October 29, 2018
The Rainmaker

Seven sales & marketing (life) lessons

The Rainmaker by Ken Cook

To be successful in sales, focus, make things better for others, realize you need relationships to be successful and enjoy the journey. Sounds simple to say, but it's not so simple to do.

Let me offer seven lessons very appropriate for the sales and marketing arena, and appropriate in the broader scope of daily living.

1. You don't need a big dream or goal.

They are usually too far in the future to have any worthwhile impact in the immediacy of today. Rather. be absolutely dedicated to achieving short term goals.

Instead of multi-year plans, think at maximum in terms of one year, and then back that up to this quarter, this month, this week, tomorrow and today. Energy in the short term produces results. The path is never as you plan. If you look too far ahead you will sometimes miss what is right in front of you.
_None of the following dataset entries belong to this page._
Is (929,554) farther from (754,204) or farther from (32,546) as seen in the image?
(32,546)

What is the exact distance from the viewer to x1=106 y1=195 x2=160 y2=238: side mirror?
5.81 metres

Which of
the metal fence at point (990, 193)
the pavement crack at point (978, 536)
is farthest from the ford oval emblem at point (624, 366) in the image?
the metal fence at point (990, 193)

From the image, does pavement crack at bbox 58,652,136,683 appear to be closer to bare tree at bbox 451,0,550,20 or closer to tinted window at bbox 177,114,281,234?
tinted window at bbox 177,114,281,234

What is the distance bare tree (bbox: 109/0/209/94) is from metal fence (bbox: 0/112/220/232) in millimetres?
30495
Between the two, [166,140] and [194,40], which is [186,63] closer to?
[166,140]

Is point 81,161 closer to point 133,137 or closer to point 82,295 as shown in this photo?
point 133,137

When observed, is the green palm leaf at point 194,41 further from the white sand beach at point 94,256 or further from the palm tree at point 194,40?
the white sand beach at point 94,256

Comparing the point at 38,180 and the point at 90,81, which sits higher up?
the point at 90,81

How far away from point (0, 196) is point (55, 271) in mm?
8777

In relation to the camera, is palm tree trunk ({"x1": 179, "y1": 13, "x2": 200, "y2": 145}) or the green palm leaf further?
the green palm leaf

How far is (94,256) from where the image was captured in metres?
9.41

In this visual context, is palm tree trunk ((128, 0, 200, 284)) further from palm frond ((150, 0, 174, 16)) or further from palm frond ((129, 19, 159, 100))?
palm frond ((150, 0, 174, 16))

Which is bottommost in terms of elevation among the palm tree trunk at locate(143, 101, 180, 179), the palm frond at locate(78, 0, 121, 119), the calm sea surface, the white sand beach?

2. What makes you happy is not as important as you making others happy.

In sales the satisfaction of the customer is the ultimate measuring stick. If customers are happy they are inclined to buy.

Therefore, strive to deliver happiness; it will contribute greatly to great sales results (as well as making you happy).

3. Success is largely a function of luck.

Yes, there is considerable hard work to get desired results. But circumstances, timing, confluence of events, it's all luck. You were lucky your client had time to see you. You were lucky the budget had some fat in it. So, be generous when your hard work pays off with a sale. Share the success with the team that helped you, and recognize without good luck many of that team might not be there to support you.

4. Be a teacher.

In sales, be generous. Help others by sharing what you know. Doing so builds stronger relationships and helps customers be happy. There may not always be a direct line benefit. So what! Share anyway.

5. Be passionate about what you do and share that passion.

Too frequently selling situations evolve (devolve?) into competitive comparisons. Customers seek to make comparisons because they want to make the right decision. However, in competitive comparisons customers are instead avoiding making the wrong decision. Passion, though, advocates something. Passion stands for something. Sharing a passion invites a customer to share in what works and could work for them.

6. Be respectful.

How you treat the waiter who served lunch to you and your customer is noticed. The customer will depend on you to interact with her entire team if she buys what you're offering. How you deal with people, all people, indicates a lot about how you will deal with her people.

7. Take a breath.

Selling is a high-pressure enterprise. Injecting panic or desperation into it makes it worse. The moment a selling situation begins to feel overwhelming, step back and take a breath. A moment's separation can inject clarity and override the high emotions dominating stressful situations.

Now – repeating myself – to be successful in sales, focus, make things better for others, realize you need relationships to be successful and enjoy the journey.